■ **TEXTO DO DOCUMENTO**
No "Especial", tem cenas do corte das unhas do Zé do Caixão num show do Sepultura; em "Sons da Noite", há a vinheta de abertura do programa Noise 89 FM; uma estória hilária e nojenta sobre um homem que pediu uma sopa de ervilhas num restaurante; a tradicional praga do dia do programa Noise e a canção-tema do Cine Trash. Na seção "Quem tem medo de Zé do Caixão", um sujeito, perguntado se conhecia Zé do Caixão, fala que é um modelo de automóvel. Esse realmente vive em outro mundo. Nos trailers incluídos, não há muitas novidades.

■ **O QUE SE PEDE**
No texto, o que responde o sujeito a quem perguntam, na seção "Quem tem medo de Zé do Caixão", se conhecia Zé do Caixão? Use só o texto para responder.

■ **Trechos de um conjunto de dados**

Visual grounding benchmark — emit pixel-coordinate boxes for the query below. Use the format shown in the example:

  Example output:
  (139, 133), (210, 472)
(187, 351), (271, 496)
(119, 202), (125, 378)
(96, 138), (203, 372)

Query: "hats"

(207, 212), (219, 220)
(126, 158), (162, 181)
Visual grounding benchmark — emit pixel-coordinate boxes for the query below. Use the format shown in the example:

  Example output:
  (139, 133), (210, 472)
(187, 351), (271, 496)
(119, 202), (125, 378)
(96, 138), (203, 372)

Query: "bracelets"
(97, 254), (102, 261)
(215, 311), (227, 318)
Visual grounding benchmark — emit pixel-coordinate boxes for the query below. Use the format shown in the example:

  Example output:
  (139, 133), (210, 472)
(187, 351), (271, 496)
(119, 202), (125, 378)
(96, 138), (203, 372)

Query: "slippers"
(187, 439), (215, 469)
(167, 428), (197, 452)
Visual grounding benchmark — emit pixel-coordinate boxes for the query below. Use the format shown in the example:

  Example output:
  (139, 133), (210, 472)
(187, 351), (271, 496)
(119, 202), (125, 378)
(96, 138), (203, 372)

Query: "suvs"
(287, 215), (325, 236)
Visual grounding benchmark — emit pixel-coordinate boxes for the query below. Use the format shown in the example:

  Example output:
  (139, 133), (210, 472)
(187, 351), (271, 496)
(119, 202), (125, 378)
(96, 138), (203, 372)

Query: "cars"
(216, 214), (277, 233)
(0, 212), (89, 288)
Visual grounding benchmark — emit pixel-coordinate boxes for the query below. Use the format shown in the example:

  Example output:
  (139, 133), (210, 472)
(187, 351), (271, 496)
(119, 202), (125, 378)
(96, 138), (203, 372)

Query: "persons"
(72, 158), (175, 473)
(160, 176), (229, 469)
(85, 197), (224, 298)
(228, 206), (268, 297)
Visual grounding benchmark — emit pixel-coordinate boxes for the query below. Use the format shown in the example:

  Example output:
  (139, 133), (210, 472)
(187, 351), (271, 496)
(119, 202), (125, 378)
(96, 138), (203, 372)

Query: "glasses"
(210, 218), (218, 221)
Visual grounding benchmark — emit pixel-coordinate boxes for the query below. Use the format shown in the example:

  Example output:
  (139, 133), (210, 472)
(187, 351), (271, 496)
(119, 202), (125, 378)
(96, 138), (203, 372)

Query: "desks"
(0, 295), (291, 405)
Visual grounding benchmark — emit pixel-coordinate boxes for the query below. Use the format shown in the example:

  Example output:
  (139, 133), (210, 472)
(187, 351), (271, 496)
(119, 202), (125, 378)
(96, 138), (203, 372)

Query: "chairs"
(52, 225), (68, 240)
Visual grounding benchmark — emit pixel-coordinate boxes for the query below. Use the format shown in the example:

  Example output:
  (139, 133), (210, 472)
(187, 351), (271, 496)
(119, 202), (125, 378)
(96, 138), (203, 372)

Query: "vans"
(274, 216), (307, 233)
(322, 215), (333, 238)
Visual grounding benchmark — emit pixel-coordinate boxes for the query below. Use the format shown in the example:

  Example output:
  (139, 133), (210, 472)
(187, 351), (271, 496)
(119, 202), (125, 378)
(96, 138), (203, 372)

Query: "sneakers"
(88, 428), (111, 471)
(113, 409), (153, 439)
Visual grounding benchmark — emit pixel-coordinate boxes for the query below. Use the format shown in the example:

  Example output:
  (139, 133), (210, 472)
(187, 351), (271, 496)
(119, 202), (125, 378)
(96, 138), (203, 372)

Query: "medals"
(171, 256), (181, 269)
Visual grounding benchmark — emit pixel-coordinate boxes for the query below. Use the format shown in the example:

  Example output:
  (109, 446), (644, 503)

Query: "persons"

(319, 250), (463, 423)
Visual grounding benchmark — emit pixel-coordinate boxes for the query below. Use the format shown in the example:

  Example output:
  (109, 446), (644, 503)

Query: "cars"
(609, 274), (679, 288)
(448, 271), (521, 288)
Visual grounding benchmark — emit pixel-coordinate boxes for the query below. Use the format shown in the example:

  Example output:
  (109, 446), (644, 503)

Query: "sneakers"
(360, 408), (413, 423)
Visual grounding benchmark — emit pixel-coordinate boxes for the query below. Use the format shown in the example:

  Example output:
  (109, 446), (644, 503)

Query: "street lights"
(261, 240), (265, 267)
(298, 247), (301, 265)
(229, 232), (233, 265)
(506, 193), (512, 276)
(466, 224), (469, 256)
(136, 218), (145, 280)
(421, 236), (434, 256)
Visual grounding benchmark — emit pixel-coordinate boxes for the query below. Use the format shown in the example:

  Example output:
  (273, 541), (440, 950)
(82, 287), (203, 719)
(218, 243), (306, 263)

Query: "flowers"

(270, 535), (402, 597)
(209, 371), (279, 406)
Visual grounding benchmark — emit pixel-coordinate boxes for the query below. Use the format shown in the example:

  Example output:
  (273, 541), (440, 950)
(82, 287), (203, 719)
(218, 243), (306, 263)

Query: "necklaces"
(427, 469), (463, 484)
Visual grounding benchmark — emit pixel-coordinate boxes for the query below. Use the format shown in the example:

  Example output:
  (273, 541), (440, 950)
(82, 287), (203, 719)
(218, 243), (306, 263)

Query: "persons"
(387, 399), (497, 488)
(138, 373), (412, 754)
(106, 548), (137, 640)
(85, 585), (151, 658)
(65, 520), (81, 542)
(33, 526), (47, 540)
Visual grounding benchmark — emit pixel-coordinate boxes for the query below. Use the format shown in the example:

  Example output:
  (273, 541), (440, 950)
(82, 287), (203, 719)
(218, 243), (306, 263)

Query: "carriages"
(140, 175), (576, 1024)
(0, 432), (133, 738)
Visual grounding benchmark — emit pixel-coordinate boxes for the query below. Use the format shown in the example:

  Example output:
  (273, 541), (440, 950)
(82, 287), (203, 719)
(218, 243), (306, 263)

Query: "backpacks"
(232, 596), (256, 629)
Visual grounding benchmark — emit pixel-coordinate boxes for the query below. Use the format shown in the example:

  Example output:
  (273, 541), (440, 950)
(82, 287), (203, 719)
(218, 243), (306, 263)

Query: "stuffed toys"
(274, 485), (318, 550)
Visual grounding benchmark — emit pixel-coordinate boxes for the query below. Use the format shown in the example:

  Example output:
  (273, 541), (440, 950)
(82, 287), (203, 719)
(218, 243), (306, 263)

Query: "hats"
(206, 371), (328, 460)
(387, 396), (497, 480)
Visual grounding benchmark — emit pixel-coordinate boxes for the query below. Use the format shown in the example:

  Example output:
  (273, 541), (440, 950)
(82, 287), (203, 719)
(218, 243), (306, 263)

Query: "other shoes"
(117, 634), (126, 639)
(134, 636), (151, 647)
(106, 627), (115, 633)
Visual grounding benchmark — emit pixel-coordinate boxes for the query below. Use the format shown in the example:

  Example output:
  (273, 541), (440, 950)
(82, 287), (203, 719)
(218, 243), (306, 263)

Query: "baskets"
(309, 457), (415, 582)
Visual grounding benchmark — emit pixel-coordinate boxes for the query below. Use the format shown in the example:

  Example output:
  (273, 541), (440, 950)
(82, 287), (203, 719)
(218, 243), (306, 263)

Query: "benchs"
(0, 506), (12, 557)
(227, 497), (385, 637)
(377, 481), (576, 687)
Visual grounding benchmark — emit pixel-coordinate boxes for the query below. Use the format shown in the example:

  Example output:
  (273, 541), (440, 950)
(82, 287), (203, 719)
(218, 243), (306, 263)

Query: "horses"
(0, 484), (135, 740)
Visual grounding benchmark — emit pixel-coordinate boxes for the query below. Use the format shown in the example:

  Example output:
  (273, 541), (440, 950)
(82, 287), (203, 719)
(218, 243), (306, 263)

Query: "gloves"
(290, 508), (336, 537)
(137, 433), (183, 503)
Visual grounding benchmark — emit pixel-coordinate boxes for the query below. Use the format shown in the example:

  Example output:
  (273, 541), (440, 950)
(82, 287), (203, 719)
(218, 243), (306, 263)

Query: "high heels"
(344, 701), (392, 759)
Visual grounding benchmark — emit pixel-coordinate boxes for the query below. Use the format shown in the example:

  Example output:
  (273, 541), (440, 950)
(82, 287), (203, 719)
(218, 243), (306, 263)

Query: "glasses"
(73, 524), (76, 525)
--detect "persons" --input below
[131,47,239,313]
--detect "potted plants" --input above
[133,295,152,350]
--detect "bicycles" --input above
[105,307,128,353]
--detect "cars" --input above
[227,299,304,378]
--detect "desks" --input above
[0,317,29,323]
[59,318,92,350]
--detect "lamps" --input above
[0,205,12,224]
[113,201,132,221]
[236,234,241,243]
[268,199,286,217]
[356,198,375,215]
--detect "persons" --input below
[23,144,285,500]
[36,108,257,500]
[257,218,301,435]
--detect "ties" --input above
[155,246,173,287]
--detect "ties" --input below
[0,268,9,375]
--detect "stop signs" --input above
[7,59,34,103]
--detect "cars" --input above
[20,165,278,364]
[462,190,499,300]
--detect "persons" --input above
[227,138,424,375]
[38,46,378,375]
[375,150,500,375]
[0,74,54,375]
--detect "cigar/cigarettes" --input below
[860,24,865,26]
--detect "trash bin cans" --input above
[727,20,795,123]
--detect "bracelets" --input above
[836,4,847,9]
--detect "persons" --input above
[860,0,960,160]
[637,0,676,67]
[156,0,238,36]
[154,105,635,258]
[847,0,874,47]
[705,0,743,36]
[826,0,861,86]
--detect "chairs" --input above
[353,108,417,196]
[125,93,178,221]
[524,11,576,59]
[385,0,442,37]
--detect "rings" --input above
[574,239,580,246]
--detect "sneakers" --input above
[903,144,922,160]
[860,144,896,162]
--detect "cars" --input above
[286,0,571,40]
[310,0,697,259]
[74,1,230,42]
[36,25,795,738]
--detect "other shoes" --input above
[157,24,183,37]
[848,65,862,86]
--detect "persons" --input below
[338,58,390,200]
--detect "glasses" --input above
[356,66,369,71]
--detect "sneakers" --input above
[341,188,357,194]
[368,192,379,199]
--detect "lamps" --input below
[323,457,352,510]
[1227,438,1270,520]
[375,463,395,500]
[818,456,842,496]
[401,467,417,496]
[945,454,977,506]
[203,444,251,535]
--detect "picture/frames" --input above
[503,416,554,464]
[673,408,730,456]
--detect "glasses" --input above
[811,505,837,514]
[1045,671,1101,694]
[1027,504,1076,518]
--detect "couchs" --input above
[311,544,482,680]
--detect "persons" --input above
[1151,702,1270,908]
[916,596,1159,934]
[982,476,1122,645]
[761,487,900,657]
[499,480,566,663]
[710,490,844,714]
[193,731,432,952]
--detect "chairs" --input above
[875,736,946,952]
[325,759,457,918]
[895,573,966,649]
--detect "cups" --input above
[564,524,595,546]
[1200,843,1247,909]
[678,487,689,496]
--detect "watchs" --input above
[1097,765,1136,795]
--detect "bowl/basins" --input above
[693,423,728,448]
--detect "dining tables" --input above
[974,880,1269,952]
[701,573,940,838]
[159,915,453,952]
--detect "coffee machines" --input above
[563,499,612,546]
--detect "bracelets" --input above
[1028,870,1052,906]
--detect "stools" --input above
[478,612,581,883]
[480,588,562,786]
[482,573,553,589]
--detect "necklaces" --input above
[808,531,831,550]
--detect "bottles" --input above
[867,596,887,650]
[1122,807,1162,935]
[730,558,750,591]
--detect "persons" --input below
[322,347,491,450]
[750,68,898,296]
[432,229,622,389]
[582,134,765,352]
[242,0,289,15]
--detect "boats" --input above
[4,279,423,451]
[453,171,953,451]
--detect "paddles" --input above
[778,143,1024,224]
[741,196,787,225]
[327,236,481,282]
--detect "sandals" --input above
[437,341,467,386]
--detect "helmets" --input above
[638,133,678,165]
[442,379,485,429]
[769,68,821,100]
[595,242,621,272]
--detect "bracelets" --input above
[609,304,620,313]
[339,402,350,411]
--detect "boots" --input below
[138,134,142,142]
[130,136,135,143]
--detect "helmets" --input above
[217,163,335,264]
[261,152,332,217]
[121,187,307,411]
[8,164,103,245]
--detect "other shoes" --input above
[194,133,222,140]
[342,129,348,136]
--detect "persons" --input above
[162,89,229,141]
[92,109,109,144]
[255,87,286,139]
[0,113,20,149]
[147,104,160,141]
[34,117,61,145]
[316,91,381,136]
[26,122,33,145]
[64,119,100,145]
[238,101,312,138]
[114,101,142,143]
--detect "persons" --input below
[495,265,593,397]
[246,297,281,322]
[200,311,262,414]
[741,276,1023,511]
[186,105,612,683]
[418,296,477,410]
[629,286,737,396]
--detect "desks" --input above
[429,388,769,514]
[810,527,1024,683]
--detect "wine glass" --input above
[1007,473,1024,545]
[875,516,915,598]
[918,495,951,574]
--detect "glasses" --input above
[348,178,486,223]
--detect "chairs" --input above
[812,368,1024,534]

■ **RESULTADO**
Ele diz que Zé do Caixão é um modelo de automóvel.